Laysans swallow more plastic than Black-foots but both North Pacific albatrosses are at risk from contamination

Holly Gray (Algalita Marine Research Foundation, Long Beach, California, USA) and colleagues, writing in the Marine Pollution Bulletin, have looked at plastic loads in adult North Pacific albatrosses caught as fishery by-catch.  Of plastic varieties, fragments contributed the greatest mean mass in both species.
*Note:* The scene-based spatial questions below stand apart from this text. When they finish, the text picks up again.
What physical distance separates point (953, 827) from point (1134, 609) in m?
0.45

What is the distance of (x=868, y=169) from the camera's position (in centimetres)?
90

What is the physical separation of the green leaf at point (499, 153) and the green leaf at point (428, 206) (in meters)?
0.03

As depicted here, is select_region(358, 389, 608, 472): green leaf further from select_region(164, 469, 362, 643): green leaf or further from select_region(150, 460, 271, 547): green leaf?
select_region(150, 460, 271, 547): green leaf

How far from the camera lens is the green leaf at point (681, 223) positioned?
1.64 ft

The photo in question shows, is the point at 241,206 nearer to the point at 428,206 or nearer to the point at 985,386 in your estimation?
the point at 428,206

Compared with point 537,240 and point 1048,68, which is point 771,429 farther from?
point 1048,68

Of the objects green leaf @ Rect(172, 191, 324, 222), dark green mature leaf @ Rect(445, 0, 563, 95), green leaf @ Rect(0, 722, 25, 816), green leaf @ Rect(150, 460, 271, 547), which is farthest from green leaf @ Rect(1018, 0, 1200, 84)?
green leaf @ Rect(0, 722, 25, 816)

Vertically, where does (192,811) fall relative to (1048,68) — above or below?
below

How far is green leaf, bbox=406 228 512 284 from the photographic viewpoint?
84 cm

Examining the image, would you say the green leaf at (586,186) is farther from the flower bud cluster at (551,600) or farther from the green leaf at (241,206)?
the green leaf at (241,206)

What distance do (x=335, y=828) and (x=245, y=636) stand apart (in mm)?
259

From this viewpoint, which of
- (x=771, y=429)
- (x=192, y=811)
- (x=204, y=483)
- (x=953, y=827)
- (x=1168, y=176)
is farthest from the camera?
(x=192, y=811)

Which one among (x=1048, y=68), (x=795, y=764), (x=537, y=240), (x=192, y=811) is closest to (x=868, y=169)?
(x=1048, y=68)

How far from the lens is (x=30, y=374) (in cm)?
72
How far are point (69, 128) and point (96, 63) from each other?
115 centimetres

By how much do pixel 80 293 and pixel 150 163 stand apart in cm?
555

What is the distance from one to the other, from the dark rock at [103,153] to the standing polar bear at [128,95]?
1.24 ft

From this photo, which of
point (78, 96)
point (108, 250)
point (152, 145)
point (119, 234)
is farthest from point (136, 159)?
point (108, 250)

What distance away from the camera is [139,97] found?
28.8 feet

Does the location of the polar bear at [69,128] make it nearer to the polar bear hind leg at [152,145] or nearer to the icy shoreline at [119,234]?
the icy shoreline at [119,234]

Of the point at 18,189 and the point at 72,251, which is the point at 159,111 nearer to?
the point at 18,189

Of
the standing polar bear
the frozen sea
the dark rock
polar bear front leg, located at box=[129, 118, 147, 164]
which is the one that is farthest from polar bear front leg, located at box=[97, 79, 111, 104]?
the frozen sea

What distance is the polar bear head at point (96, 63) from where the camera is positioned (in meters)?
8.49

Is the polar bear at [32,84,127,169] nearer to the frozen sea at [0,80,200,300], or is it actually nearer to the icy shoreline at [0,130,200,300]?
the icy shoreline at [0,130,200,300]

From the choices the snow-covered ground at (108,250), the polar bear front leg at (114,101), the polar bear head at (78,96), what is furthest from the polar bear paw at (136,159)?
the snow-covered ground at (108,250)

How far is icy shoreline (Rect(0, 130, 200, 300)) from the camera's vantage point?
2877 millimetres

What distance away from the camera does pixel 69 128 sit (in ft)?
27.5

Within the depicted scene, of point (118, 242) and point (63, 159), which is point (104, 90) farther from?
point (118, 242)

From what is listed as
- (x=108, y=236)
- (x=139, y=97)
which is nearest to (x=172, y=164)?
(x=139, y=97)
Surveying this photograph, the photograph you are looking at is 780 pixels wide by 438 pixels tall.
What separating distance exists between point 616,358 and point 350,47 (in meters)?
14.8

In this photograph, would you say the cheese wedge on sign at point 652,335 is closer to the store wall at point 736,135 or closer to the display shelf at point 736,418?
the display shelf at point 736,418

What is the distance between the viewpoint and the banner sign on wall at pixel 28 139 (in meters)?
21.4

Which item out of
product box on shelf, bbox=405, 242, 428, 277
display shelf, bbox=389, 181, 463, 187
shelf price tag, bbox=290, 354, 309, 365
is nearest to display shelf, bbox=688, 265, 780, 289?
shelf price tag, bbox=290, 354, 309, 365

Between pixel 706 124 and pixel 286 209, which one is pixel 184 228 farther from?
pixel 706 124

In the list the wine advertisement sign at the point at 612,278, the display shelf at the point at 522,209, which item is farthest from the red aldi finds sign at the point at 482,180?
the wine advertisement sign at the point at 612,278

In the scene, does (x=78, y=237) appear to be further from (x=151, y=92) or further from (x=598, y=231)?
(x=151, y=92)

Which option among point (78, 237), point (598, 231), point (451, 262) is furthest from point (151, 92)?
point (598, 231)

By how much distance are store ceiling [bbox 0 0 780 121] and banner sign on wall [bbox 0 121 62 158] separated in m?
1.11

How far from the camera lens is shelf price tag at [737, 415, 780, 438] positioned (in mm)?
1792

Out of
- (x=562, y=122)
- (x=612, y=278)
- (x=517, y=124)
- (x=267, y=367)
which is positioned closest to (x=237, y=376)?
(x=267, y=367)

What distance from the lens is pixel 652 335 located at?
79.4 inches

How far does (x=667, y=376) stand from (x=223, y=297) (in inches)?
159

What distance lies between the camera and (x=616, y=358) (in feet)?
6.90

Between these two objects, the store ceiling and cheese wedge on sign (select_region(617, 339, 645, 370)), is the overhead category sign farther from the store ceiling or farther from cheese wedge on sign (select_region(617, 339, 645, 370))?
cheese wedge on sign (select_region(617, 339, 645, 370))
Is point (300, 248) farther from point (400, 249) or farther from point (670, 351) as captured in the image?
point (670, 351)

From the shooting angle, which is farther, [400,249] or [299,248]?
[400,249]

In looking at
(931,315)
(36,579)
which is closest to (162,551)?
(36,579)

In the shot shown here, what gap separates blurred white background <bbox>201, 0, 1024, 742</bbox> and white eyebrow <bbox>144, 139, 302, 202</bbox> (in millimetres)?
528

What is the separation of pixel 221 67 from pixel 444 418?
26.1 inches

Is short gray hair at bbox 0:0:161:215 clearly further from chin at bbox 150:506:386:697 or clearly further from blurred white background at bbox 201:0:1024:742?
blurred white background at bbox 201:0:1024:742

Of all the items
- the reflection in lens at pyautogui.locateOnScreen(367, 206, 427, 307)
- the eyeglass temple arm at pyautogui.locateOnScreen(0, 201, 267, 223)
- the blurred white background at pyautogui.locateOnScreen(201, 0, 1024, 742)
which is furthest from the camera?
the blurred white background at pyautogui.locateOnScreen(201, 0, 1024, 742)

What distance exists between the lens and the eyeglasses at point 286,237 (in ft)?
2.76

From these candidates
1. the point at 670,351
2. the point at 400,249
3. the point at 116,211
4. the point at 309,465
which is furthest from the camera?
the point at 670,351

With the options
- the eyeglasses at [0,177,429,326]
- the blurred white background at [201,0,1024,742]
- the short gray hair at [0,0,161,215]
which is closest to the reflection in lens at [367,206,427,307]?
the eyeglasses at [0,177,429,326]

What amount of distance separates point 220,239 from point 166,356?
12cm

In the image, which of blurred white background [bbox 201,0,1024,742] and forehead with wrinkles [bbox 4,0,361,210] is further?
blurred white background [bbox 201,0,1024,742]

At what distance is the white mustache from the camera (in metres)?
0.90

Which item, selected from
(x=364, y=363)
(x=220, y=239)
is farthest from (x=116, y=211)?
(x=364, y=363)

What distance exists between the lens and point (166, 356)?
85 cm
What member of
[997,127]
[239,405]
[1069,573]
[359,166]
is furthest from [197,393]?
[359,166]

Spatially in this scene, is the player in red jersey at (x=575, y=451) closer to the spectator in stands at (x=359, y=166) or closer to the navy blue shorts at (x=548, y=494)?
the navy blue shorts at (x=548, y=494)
The paper's abstract follows:

"Laysan Albatrosses (Phoebastria immutabilis) and Black-footed Albatrosses (P. nigripes) ingest plastic debris, as evidenced by studies showing plastic in the digestive contents of their chicks, but there is little documentation of the frequency and amount of ingested plastics carried in foraging adults.  In this study, we quantify plastics among the digestive contents of 18 Laysan Albatrosses and 29 Black-footed Albatrosses collected as by-catch in the North Pacific Ocean.  We found ingested plastic in 30 of the 47 birds examined, with Laysan Albatrosses exhibiting a greater frequency of plastic ingestion (83.3% n = 18) than Black-footed Albatrosses (51.7% n = 29) (X2 = 4.8, df = 1, P = 0.03).  Though the mass of ingested plastic in both species (mean ± SD = 0.463 g ± 1.447) was lower than previously noted among albatross chicks, the high frequency of ingested plastic we found in this study suggests that long-term effects, e.g. absorption of contaminants from plastics, may be of concern throughout the population."


Remains of a Laysan Albatross corpse on Midway Atoll shows its plastic load
Photograph by Chris Jordan

Reference:

Gray, H., Lattin, G.L. & Moore, C.J. 2012.  Incidence, mass and variety of plastics ingested by Laysan (Phoebastria immutabilis) and Black-footed Albatrosses (P. nigripes) recovered as by-catch in the North Pacific Ocean.  Marine Pollution Bulletindoi.org/10.1016/j.marpolbul.2012.07.053.